PROBLEM REQUIREMENTS
Please list every line below that contains the string "bbox", copying each one in full. Case counts.

STORED DATA
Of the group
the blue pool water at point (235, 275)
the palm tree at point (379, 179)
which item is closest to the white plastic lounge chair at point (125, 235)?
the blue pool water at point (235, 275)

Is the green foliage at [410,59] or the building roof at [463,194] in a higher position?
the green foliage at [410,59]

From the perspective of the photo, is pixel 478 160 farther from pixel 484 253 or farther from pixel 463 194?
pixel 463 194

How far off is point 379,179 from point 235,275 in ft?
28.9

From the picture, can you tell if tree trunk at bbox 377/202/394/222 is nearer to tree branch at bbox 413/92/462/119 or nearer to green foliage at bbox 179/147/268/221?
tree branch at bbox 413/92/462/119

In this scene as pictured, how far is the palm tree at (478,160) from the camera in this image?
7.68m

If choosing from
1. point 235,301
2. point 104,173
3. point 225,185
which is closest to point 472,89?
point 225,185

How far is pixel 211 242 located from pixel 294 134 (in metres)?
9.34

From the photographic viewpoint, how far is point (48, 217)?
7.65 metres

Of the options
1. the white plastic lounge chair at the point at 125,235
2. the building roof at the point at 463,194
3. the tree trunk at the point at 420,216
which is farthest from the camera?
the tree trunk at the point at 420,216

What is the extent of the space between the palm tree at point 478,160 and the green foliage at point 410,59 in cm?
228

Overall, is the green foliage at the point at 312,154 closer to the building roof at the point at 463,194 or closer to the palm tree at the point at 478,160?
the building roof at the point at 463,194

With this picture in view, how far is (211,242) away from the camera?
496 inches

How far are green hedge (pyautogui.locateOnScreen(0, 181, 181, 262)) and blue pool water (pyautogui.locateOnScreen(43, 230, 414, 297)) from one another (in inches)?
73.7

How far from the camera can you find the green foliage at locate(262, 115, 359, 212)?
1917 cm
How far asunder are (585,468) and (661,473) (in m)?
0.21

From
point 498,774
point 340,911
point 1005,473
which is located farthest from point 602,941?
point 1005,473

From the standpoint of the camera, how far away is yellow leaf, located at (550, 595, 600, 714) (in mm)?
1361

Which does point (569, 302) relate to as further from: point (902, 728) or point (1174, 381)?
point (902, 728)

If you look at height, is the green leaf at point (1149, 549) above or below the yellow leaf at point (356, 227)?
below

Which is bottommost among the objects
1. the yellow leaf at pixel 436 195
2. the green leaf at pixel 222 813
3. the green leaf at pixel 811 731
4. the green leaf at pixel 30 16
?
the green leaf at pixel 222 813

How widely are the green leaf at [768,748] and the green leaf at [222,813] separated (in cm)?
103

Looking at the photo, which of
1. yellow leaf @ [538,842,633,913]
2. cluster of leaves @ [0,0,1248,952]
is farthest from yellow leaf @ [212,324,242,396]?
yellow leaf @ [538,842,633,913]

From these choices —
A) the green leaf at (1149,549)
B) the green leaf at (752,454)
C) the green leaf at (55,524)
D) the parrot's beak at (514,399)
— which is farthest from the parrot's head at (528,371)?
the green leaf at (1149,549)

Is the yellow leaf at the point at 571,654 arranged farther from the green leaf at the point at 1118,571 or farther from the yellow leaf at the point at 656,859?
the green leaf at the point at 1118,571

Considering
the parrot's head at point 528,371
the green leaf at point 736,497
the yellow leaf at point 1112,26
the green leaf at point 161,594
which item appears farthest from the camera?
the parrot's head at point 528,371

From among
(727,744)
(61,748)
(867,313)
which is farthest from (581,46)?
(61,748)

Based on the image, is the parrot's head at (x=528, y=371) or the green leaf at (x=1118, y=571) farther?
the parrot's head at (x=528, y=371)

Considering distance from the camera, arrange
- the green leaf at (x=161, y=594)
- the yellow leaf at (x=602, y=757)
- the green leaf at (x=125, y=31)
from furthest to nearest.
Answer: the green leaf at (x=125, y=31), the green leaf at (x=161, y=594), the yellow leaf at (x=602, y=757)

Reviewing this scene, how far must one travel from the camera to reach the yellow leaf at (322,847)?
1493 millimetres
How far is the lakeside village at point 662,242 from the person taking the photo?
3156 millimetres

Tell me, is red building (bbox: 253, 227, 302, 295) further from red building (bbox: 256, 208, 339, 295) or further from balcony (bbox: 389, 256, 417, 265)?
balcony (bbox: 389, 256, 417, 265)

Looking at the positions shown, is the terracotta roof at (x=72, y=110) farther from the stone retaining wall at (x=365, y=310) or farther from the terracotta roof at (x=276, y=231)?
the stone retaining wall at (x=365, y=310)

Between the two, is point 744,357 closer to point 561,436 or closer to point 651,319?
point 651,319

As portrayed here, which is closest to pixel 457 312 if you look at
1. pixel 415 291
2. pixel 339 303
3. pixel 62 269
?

RESULT
From the picture, can you tell if tree trunk at bbox 377/202/394/222 is nearer to tree branch at bbox 413/92/462/119 or nearer to green foliage at bbox 179/147/268/221?
tree branch at bbox 413/92/462/119
Tell me, is red building (bbox: 253, 227, 302, 295) further from red building (bbox: 256, 208, 339, 295) or further from balcony (bbox: 389, 256, 417, 265)?
balcony (bbox: 389, 256, 417, 265)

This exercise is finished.